Terminaré estas breves reflexiones con una alusión a la imagen peregrina, pues de peregrinaje puede hablarse en el caso de la imagen principal del Cristo de Medinaceli. Se dice que, tras el encargo realizado a un escultor andaluz de la imagen por parte de los padres capuchinos, se verifica el primer traslado al reino de Fez a mediados del siglo XVII. Tras la conquista de la plaza de San Miguel de Ultramar por los moros en 1681, la talla viajó desde Mequinez a Tetuán y de allí a Ceuta para pasar después a Gibraltar, Sevilla y Madrid tras ser rescatada por los trinitarios. Pasado algo más de un siglo la imagen se traslada de lugar durante la guerra de la independencia y vuelve a moverse después de la desamortización, sufriendo poco después más avatares hasta la época de la guerra civil en que viaja por Valencia, Cataluña y Francia hasta llegar a Ginebra, desde donde regresa a Madrid en 1939. Cabría hablar, como en los relatos tradicionales, de la salida del hogar del protagonista, quien sufre mil aventuras hasta el regreso definitivo al hogar. En la hagiología, el significado de las imágenes que se mueven puede revestir diversas tipologías. El caso de las tallas que aparecen enterradas y son trasladadas a corta distancia del lugar de la aparición, suele corresponder, según se puede desprender de los relatos legendarios que hablan del reiterado interés de la propia imagen de volver o de no moverse del lugar, a una llamada de atención para que se levante un templo o ermita en el emplazamiento en que se hace el descubrimiento. Llamada de atención también, pero combinada con un deseable fomento de la devoción hacia determinadas advocaciones, se puede encontrar en imágenes que, como las tallas de niño Jesús exento en el caso de los franciscanos o las de Jesús rescatado en el caso de la Orden trinitaria, suelen hacer coincidir los habituales viajes de los miembros de la orden por las provincias correspondientes con una voluntad clara de esas mismas órdenes para que se hagan reproducciones de una talla que, por una serie de razones, ha calado en el alma popular despertando los mejores sentimientos y moviendo a piedad a quienes la contemplan.

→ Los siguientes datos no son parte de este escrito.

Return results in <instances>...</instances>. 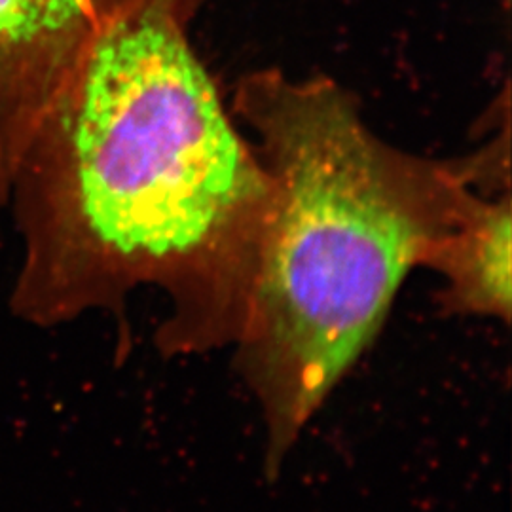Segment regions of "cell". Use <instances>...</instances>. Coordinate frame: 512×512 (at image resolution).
Masks as SVG:
<instances>
[{
	"label": "cell",
	"mask_w": 512,
	"mask_h": 512,
	"mask_svg": "<svg viewBox=\"0 0 512 512\" xmlns=\"http://www.w3.org/2000/svg\"><path fill=\"white\" fill-rule=\"evenodd\" d=\"M425 268L442 281L440 308L452 315L495 319L512 315L511 190L478 194L439 239Z\"/></svg>",
	"instance_id": "277c9868"
},
{
	"label": "cell",
	"mask_w": 512,
	"mask_h": 512,
	"mask_svg": "<svg viewBox=\"0 0 512 512\" xmlns=\"http://www.w3.org/2000/svg\"><path fill=\"white\" fill-rule=\"evenodd\" d=\"M131 0H0V196L40 112Z\"/></svg>",
	"instance_id": "3957f363"
},
{
	"label": "cell",
	"mask_w": 512,
	"mask_h": 512,
	"mask_svg": "<svg viewBox=\"0 0 512 512\" xmlns=\"http://www.w3.org/2000/svg\"><path fill=\"white\" fill-rule=\"evenodd\" d=\"M232 110L274 205L234 342L277 478L306 425L374 344L406 277L478 194L511 190L509 135L439 160L391 145L325 74L256 69Z\"/></svg>",
	"instance_id": "7a4b0ae2"
},
{
	"label": "cell",
	"mask_w": 512,
	"mask_h": 512,
	"mask_svg": "<svg viewBox=\"0 0 512 512\" xmlns=\"http://www.w3.org/2000/svg\"><path fill=\"white\" fill-rule=\"evenodd\" d=\"M207 0H131L40 112L0 196L23 241L12 308L50 327L169 298L158 346H234L274 190L190 31Z\"/></svg>",
	"instance_id": "6da1fadb"
},
{
	"label": "cell",
	"mask_w": 512,
	"mask_h": 512,
	"mask_svg": "<svg viewBox=\"0 0 512 512\" xmlns=\"http://www.w3.org/2000/svg\"><path fill=\"white\" fill-rule=\"evenodd\" d=\"M501 4H503V10H509V6H511V0H501Z\"/></svg>",
	"instance_id": "5b68a950"
}]
</instances>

La creación consiguiente de hermandades y cofradías vinculadas a tales devociones ayudó siempre a divulgar y mantener el espíritu de las mismas y a acrecentar el número de adeptos. Cientos de cofradías recuerdan hoy el significado y valores representados por el Cristo de Medinaceli en el mundo de hoy.


Notas
(1) Mercedes García Arenal y Miguel Angel de Bunes: Los españoles y el norte de Africa. Siglos XV al XVIII. Madrid, Mapfre, 1992
(2) Miguel de Cervantes: Obras completas. Madrid, Aguilar, 1970, p.129
(3) Ibíd. p.129
(4) Ibíd. p. 352
(5) Ibid. p.163
(6) Ibíd. p. 373
(7) En María Sánchez Pérez: Las relaciones de sucesos en pliegos sueltos poéticos del siglo XVI. Tesis doctoral. Alamanca, Universidad de Salamanca, 2006
(8) José Simón Díaz: Impresos del siglo XVII. Madrid, CSIC, 1972. Número 1217
(9) V.V.A.A.: Las relaciones de sucesos en España. Actas del primer coloquio internacional. Madrid, Universidad de Alcalá, 1996, p.209
(10) Véase Frederic Serralta: La renegada de Valladolid. Toulouse, Universidad de Toulouse, 1970
(11) José Simón Díaz: Impresos del siglo XVII. Madrid, CSIC, 1972. Número 1248
(12) Miguel de Cervantes: Obras completas. Madrid, Aguilar, 1970, p.136
(13) Los evangelios apócrifos. Tomo II. Madrid, librería Bergua, 1934, p.48
(14) Devocionario mozárabe. Toledo, imprenta Cea, 1856, p.10
(15) Compruébese la perdurabilidad de alguna de esas fórmulas y talismanes entre los moriscos en el Libro de dichos maravillosos, escrito sin fecha copiado hacia el siglo XVI y publicado en la colección de temas arábico-hispanos (número 12). Adrid, CSIC, 1993. Allí puede observarse que desde el nacimiento a la tumba el morisco estaba rodeado de papeles escritos y pergaminos con oraciones.